[Start of Attachment]

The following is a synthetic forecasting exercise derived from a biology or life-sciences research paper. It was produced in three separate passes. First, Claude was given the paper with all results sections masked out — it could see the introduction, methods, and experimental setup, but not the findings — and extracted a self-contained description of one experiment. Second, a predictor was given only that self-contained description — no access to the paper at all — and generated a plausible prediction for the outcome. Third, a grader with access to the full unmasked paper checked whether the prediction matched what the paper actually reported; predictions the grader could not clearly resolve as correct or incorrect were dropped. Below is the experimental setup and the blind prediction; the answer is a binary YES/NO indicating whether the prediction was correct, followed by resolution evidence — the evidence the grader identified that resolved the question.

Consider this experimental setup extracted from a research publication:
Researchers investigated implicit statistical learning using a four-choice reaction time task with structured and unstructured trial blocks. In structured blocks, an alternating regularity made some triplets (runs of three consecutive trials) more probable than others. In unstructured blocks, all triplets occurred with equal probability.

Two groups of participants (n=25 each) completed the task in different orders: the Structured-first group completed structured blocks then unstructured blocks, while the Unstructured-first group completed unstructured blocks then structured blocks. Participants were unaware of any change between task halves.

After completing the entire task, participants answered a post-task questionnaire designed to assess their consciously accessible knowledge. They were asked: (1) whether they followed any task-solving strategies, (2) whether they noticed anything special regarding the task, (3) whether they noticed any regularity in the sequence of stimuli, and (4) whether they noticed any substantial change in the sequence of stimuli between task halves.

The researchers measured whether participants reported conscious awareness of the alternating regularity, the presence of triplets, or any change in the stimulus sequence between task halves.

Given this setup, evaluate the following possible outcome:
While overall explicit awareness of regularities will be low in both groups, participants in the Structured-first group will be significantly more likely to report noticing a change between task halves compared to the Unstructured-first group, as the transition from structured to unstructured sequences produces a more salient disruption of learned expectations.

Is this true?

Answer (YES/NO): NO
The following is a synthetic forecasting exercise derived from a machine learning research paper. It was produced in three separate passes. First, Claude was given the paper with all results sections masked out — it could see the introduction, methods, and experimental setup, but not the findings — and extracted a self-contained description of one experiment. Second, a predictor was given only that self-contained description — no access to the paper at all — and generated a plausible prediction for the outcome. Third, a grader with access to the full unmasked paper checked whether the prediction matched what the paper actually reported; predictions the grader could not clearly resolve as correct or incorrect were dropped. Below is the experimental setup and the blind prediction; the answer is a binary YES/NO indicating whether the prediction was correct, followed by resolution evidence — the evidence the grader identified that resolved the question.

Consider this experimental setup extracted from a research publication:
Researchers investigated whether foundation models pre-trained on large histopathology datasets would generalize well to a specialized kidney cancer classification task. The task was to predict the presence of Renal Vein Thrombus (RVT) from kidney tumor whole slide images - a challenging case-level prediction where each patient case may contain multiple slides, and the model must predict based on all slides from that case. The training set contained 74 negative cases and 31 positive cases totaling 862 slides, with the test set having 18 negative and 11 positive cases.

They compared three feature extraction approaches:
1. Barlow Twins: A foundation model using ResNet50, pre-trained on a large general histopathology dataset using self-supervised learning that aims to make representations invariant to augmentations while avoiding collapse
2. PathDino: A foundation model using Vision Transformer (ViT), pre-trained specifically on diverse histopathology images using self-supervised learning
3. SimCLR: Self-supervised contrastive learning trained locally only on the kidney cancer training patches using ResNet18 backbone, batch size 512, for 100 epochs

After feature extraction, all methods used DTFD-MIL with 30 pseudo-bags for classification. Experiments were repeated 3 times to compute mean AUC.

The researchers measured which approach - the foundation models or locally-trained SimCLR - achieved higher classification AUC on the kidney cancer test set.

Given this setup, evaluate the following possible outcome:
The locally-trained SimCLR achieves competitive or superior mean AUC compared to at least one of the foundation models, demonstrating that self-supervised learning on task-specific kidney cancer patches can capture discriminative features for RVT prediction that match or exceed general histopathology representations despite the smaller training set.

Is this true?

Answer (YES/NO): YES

[End of Attachment]

ASSIGNMENT -> Scan the entries above and show each line that contains the word "blocks".

OUTPUT OF THE TASK ->
Researchers investigated implicit statistical learning using a four-choice reaction time task with structured and unstructured trial blocks. In structured blocks, an alternating regularity made some triplets (runs of three consecutive trials) more probable than others. In unstructured blocks, all triplets occurred with equal probability.
Two groups of participants (n=25 each) completed the task in different orders: the Structured-first group completed structured blocks then unstructured blocks, while the Unstructured-first group completed unstructured blocks then structured blocks. Participants were unaware of any change between task halves.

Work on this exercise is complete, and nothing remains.